Records of scene-based spatial questions:

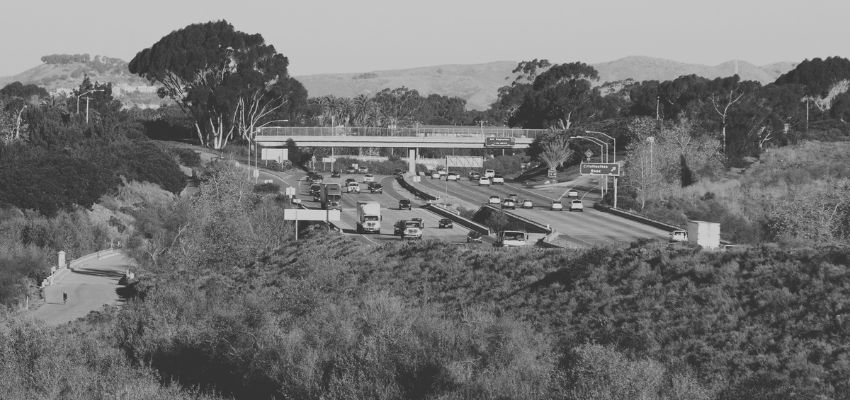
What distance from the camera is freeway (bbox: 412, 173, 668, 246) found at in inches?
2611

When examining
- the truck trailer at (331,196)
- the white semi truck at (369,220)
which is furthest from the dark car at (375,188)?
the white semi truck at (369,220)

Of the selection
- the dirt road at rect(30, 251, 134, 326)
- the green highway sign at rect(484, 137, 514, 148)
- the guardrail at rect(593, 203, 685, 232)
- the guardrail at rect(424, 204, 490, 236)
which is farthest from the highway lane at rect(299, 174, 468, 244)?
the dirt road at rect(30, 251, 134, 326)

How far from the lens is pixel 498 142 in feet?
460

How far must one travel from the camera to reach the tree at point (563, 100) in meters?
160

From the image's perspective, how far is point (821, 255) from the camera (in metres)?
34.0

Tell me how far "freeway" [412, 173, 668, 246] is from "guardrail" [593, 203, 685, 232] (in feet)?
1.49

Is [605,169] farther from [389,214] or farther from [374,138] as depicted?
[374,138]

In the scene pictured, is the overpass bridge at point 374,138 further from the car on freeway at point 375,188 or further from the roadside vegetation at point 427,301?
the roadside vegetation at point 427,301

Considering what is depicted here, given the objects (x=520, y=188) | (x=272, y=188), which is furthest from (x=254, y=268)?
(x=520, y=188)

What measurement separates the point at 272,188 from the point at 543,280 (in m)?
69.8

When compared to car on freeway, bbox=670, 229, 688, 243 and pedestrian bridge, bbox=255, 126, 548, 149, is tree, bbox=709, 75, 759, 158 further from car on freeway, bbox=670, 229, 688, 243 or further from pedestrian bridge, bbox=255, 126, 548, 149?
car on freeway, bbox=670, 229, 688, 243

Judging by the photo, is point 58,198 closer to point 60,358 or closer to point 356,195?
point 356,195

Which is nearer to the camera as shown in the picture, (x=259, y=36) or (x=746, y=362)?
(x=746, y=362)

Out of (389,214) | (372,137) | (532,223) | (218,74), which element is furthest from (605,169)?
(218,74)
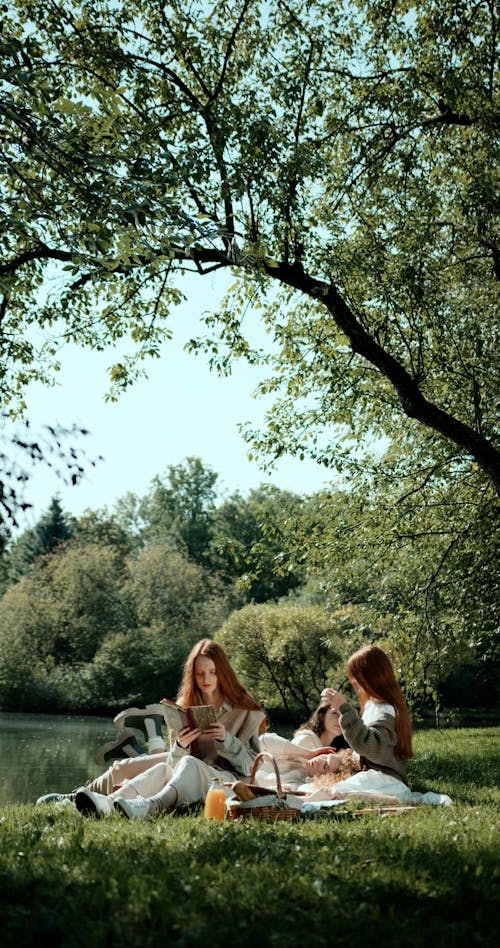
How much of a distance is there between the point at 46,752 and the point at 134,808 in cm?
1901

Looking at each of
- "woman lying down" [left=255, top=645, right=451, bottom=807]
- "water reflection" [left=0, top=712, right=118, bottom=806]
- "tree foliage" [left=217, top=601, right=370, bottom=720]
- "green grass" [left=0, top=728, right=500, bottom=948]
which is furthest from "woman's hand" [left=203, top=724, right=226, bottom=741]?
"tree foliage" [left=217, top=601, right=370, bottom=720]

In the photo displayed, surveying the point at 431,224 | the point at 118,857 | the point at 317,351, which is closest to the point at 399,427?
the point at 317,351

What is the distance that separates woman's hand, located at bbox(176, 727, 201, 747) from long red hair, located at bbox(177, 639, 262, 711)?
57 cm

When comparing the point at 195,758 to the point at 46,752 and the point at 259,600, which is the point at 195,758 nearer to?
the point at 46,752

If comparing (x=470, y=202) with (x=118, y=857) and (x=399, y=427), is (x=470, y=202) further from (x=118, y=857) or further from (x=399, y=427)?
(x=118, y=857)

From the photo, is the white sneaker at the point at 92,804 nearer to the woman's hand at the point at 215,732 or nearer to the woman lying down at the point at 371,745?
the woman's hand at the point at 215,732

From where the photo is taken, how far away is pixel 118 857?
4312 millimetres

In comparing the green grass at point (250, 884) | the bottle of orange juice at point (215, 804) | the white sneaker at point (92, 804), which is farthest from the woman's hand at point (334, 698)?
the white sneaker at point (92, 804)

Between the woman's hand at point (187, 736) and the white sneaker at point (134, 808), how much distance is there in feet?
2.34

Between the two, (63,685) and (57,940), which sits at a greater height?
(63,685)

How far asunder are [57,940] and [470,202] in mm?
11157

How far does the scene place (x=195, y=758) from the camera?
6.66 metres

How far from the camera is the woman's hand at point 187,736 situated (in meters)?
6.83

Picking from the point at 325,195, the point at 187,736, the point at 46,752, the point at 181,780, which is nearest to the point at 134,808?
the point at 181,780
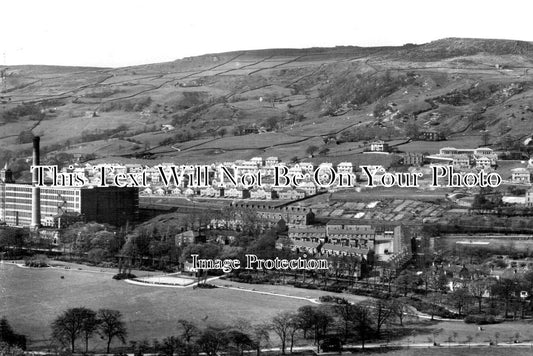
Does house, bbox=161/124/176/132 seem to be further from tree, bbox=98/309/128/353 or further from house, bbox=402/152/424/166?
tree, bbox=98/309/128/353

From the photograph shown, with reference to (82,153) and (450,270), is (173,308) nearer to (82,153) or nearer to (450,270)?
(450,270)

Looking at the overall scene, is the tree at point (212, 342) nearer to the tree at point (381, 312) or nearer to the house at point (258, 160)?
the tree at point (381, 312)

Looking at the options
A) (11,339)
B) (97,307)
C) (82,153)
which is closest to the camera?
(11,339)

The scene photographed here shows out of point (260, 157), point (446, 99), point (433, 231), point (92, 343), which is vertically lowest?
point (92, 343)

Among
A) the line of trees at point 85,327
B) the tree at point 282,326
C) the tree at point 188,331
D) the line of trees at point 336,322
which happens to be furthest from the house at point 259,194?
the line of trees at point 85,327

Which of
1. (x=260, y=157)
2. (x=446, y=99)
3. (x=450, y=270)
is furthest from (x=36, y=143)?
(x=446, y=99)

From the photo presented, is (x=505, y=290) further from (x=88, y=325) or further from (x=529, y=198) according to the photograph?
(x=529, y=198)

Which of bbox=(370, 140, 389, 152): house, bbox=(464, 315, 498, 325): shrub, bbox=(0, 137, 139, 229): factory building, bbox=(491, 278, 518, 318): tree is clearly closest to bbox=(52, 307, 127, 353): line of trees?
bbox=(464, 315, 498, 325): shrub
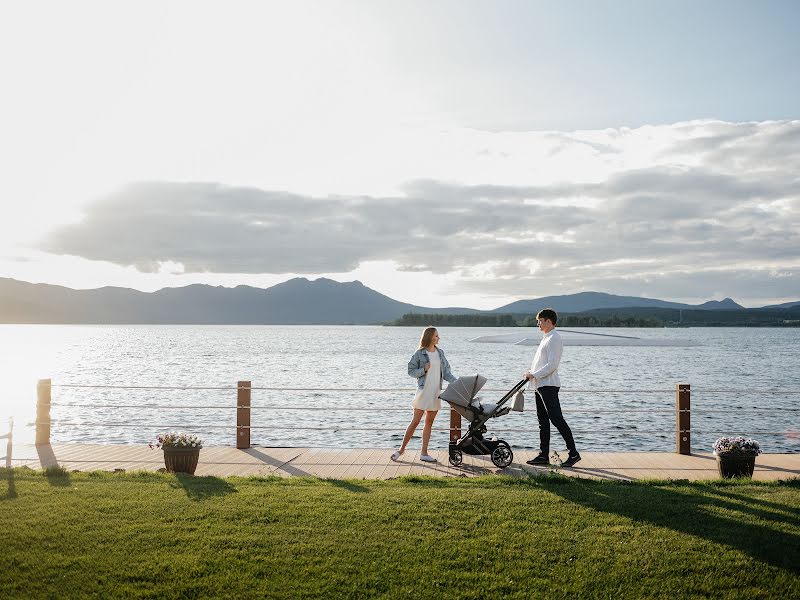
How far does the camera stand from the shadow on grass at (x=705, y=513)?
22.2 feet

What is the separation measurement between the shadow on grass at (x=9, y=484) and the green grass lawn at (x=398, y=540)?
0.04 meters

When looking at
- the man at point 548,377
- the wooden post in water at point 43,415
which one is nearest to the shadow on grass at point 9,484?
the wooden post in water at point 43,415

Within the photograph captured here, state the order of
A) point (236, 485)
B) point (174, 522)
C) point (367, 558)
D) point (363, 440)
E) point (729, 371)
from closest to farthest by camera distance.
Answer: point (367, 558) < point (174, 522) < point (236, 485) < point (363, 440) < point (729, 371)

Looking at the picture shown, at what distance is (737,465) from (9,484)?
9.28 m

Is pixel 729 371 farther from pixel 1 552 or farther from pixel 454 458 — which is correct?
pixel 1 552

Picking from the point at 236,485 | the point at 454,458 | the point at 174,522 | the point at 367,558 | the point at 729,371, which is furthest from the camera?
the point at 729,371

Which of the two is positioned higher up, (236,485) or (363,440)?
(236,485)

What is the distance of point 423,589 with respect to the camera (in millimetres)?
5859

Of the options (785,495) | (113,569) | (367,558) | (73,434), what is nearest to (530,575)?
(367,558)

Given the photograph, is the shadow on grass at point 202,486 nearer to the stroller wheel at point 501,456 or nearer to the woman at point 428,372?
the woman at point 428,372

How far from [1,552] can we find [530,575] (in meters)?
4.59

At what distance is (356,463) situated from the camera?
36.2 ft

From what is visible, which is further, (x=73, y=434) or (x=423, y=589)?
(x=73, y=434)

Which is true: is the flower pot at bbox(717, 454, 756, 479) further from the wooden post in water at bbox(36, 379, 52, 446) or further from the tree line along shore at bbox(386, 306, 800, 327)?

### PROBLEM TO WORK ON
Copy, without any alteration, the stretch of the records above from the line containing "Given the photograph, is" through the end of the records.

### COMPLETED EXERCISE
Given the photograph, is the shadow on grass at point 202,486 nearer to the stroller wheel at point 501,456 or nearer to the woman at point 428,372?
the woman at point 428,372

How far from [1,552] can we find [530,575] (in meters)?
4.59

At what distance is (356,463) situated from the camera?
36.2 ft

From what is visible, which is further, (x=73, y=434) or (x=423, y=589)?
(x=73, y=434)

Which is true: is the flower pot at bbox(717, 454, 756, 479) further from the wooden post in water at bbox(36, 379, 52, 446) or further from the tree line along shore at bbox(386, 306, 800, 327)?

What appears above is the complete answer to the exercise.